Question

An automobile insurance company divides customers into three categories, good risks, medium risks, and poor risks. Assume taht 70% of the customers are good risks, 20% are medium risks, and 10% are poor risks. Assume that during the course of a year, a good risk customer has probability 0.005 of filing an accident claim, a medium risk customer has a probability of 0.01, and a poor risk customer has probability 0.025. a customer is chosen at random.
a) What is the probability that the customer is a good risk and has filed a claim?
b) What is the probability that the customer has filed a claim?
c) Given that the customer has filed a claim, what is the probability that the customer is a good risk?

Answer 1

Answer:

a) the probability is P(G∩C) =0.0035 (0.35%)
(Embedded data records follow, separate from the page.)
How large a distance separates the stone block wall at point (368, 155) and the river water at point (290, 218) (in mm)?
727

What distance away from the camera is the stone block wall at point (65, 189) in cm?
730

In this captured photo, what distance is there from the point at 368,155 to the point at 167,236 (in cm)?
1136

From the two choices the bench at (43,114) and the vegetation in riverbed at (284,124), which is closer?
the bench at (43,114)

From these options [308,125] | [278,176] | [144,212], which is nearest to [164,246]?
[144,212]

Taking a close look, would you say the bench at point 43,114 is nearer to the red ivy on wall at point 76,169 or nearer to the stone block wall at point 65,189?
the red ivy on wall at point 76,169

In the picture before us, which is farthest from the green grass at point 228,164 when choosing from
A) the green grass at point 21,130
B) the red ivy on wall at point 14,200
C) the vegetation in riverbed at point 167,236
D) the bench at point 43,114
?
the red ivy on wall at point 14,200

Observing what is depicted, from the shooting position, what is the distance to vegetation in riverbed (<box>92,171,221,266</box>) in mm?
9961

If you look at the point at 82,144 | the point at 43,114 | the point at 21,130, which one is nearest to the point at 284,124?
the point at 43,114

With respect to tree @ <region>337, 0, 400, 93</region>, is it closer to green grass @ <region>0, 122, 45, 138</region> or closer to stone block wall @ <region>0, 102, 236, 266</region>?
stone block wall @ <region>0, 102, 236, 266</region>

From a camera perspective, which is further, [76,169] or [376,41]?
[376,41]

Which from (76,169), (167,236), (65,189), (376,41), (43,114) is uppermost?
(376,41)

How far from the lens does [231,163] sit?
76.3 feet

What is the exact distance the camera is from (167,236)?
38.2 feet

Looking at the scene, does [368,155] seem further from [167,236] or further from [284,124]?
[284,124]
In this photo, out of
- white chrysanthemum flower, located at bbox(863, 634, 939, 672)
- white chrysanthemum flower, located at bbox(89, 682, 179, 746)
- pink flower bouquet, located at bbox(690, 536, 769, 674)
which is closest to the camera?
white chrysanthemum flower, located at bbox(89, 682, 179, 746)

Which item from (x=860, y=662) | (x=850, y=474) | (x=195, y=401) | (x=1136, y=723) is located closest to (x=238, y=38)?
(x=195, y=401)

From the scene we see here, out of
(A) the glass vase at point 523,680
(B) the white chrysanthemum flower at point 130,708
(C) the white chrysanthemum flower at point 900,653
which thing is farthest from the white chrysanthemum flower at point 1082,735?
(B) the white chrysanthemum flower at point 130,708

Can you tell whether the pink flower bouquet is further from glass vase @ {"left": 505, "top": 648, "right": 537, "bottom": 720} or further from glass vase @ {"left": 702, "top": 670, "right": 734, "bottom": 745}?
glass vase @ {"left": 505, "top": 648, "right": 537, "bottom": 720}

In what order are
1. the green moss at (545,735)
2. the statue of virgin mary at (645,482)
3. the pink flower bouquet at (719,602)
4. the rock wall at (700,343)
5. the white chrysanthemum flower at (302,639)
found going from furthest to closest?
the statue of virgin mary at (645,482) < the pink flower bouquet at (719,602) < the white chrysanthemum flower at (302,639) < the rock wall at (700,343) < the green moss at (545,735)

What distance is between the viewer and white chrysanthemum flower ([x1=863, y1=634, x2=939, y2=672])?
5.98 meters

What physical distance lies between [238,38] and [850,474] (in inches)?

b) the probability is P(C) =0.008 (0.8%)

c) the probability is P(G/C) = 0.4375 (43.75%)

Step-by-step explanation:

defining the event G= the customer is a good risk  , C= the customer fills a claim then using the theorem of Bayes for conditional probability

a) P(G∩C) = P(G)*P(C/G)

where

P(G∩C) = probability that the customer is a good risk and has filed a claim

P(C/G) = probability to fill a claim given that the customer is a good risk

replacing values

P(G∩C) = P(G)*P(C/G) = 0.70 * 0.005 = 0.0035 (0.35%)

b) for P(C)

P(C) = probability that the customer is a good risk *  probability to fill a claim given that the customer is a good risk + probability that the customer is a medium risk *  probability to fill a claim given that the customer is a medium risk +probability that the customer is a low risk *  probability to fill a claim given that the customer is a low risk =  0.70 * 0.005 + 0.2* 0.01 + 0.1 * 0.025

= 0.008 (0.8%)

therefore

P(C) =0.008 (0.8%)

c) using the theorem of Bayes:

P(G/C) =  P(G∩C) / P(C)

P(C/G) = probability that the customer is a good risk given that the customer has filled a claim

replacing values

P(G/C) =  P(G∩C) / P(C) = 0.0035 /0.008 = 0.4375 (43.75%)